**Exercise details:**
Below is an article on HTA's medical office purchases. Write out its words exactly, starting at "Medical office activity" and ending after "per square foot.".

**Passage for review:**
——————

HTA Spends $130M on Four Medical Properties in Q3

Year-to-date, the REIT has acquired 625,000 square feet in medical office properties totaling $183 million.

Healthcare Trust of America has had a busy third quarter. In August, the firm acquired four medical office properties totaling 469,000 square feet and a total investment of $130 million, the REIT announced as part of its most recent businesses update. Year-to-date, HTA has acquired 625,000 square feet in medical office properties totaling $183 million.

The acquisitions will help HTA increase its densification in key markets, according to the firm. The four properties are Houston Medical Center MOB, Twelve Oaks MOB in Houston, Clint Moore Medical Facility in Boca Raton and Austin Bluffs MOB in Colorado Spring, and they have an estimated year-one yield of 5.7%.

Houston Medical Center is a 127,000-square-foot facility located within the Texas Medical Center, the world’s largest medical complex totaling 50 million square feet and serving 10 million patients per year. Twelve Oaks MOB is a 140,000-square-foot facility near the Texas Medical Center on a campus with River Oaks Medical Center. Clint Moore Medical Facility is a 102,000-square-foot facility with 100% occupancy, and Austin Bluffs MOB is a 100,000-square-foot property near Denver.

Medical office activity has swelled following the pandemic. A recent report from Marcus & Millichap noted the asset class had strong fundamentals before the pandemic and the resiliency during the economic downturn and added that the rise in population aged 65 and older and a rise in elective procedures and routine appointments could increase the number of buyers of sub-$10 million on- and off-campus assets this year. It projects a 20 point rise in vacancy to 9.7% and an increase in newly built space should push the national asking rate 1.6% to an average of $21.85 per square foot.

In addition, research from Real Capital Analytics found that pricing has grown in the last five years. From Q1 2016 to Q1 2021, medical office cap rates averaged 20 basis points (bps) lower than suburban offices. However, in Q1 2021, that spread increased 25 bps, as medical office properties had a 6.5% cap rate across the US.

In addition to its medical office investments, HTA has also acquired 280,000 square feet of additional properties valued at more than $121 million.

——————

**Dataset:**
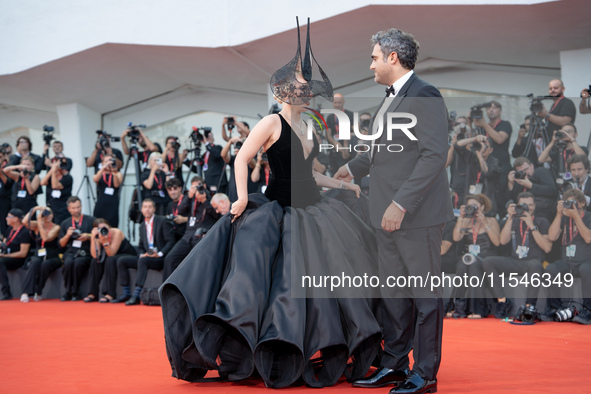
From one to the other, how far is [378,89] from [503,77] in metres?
1.81

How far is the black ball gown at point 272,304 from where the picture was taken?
263 centimetres

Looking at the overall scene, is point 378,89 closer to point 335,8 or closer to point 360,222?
point 335,8

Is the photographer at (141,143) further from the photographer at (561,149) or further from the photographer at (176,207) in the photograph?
the photographer at (561,149)

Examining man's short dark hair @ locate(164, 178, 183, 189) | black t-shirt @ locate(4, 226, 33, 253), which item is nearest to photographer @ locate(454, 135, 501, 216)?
man's short dark hair @ locate(164, 178, 183, 189)

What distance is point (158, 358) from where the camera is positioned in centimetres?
342

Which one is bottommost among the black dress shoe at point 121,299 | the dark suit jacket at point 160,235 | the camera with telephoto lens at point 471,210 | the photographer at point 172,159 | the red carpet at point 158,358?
the black dress shoe at point 121,299

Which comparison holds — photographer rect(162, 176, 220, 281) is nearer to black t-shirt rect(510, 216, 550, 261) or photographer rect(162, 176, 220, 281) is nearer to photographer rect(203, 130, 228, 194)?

——————

**Response area:**
Medical office activity has swelled following the pandemic. A recent report from Marcus & Millichap noted the asset class had strong fundamentals before the pandemic and the resiliency during the economic downturn and added that the rise in population aged 65 and older and a rise in elective procedures and routine appointments could increase the number of buyers of sub-$10 million on- and off-campus assets this year. It projects a 20 point rise in vacancy to 9.7% and an increase in newly built space should push the national asking rate 1.6% to an average of $21.85 per square foot.